Poutine teste les limites de l'occident
«L'objectif de Poutine ne semble pas être la mort et la destruction maximales dans ce cas. Il s'agit peut-être plutôt pour lui de tâter le terrain afin d'évaluer la réaction de la communauté internationale et de déterminer jusqu'où il peut aller», estimait Emma Nix dans une note publiée au printemps. Au début de l'invasion, Joe Biden avait prévenu que la Russie «paierait le prix fort si elle utilisait des armes chimiques».
Le recours à des agents chimiques non-létaux présente des avantages par rapport à des gaz neurotoxiques organophosphorés comme le sarin, le soman ou le VX, qui sont «à des années-lumière en matière de toxicité», selon Olivier Lepick. «Si elle en utilisait, on aurait la preuve que la Russie contrevient à ses engagements» internationaux, explique-t-il. «Ils ne doivent pas, ce dont on doute d'ailleurs, mener d'activités de recherche, de production, de développement de ces armes».

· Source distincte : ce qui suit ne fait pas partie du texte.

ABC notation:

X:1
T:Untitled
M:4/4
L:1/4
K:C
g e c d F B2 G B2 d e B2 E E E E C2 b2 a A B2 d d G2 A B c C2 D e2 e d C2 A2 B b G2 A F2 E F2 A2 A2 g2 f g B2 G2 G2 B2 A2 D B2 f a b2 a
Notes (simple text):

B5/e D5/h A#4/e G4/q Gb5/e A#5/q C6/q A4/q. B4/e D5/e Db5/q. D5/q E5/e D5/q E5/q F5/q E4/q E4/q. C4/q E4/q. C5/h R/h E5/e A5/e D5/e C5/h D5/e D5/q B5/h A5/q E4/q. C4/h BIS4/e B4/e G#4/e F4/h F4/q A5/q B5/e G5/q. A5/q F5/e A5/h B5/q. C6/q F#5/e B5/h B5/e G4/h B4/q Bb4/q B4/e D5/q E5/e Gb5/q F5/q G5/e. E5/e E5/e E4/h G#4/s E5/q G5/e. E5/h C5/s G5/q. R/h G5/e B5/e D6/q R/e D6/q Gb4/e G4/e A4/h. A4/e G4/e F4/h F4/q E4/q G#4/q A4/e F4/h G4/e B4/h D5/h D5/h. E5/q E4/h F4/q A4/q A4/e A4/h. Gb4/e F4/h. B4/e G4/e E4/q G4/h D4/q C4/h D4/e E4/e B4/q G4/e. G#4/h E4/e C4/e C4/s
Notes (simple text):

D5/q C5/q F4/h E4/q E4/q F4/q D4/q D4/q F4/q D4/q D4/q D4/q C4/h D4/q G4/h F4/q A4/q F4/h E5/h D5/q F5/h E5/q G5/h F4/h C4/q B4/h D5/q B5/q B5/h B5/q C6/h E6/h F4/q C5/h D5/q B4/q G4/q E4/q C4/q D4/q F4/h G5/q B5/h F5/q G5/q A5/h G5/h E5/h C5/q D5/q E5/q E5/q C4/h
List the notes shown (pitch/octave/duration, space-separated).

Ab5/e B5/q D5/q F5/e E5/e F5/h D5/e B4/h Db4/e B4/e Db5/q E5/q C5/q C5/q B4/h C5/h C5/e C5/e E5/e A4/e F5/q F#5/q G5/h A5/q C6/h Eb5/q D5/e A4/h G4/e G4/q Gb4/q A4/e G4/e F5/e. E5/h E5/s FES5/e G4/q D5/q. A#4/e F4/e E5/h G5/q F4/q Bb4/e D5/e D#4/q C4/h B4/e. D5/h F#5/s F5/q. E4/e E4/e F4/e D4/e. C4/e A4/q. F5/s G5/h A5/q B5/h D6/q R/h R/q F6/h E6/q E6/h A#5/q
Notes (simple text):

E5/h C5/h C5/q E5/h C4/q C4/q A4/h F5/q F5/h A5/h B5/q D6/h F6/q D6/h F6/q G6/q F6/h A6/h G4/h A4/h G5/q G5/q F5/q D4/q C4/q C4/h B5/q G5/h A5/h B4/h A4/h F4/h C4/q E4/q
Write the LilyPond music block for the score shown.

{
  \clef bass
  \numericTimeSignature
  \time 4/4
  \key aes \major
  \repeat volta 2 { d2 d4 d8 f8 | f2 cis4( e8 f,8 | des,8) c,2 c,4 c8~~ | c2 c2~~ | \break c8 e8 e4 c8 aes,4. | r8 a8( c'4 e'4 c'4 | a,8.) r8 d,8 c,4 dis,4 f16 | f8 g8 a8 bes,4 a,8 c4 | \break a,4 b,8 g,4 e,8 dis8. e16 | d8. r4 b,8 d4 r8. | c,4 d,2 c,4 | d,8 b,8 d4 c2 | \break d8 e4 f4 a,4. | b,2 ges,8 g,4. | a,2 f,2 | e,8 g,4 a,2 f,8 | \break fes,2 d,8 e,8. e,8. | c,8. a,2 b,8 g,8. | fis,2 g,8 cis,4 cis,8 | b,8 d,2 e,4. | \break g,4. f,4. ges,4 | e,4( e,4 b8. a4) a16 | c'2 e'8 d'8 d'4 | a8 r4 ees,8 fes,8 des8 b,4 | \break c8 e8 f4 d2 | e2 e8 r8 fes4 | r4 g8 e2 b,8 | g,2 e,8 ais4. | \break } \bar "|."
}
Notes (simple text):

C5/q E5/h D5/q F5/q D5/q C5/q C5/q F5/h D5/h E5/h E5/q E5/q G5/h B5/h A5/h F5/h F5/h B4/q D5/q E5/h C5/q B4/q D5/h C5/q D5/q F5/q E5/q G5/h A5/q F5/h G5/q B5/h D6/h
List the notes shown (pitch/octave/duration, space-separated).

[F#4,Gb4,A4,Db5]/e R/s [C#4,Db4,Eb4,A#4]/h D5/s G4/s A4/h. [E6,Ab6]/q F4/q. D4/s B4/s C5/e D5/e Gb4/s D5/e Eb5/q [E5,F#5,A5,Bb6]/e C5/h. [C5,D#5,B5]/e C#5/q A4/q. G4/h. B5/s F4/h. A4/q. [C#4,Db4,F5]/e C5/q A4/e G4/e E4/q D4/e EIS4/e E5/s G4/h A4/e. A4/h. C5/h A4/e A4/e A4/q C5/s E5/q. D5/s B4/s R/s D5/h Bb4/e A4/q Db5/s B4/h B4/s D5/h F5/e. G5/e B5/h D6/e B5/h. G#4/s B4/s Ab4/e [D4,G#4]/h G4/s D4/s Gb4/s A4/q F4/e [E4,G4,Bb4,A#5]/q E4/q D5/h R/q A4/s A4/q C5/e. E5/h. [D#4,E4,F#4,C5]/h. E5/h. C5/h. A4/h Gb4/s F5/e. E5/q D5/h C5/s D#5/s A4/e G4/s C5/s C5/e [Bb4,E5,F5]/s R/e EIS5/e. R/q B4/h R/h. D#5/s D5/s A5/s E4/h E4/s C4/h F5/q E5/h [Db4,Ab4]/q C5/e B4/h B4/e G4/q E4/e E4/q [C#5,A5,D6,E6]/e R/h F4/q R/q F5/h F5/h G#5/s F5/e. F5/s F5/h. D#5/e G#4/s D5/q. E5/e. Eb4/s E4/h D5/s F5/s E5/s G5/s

La Russie est l'un des 198 pays signataires de la Convention sur l'interdiction des armes chimiques, et a officiellement achevé en 2017 la destruction de 100% de ses 40'000 tonnes d'armes chimiques.
Et si un neurotoxique, le Novitchok, a bien été utilisé pour des assassinats d'opposants, Moscou a toujours pu nier que l'Etat russe était derrière. En cas d'utilisation sur le champ de bataille, pour Olivier Lepick, «il n'y aurait aucun doute sur le fait que ce sont les forces russes».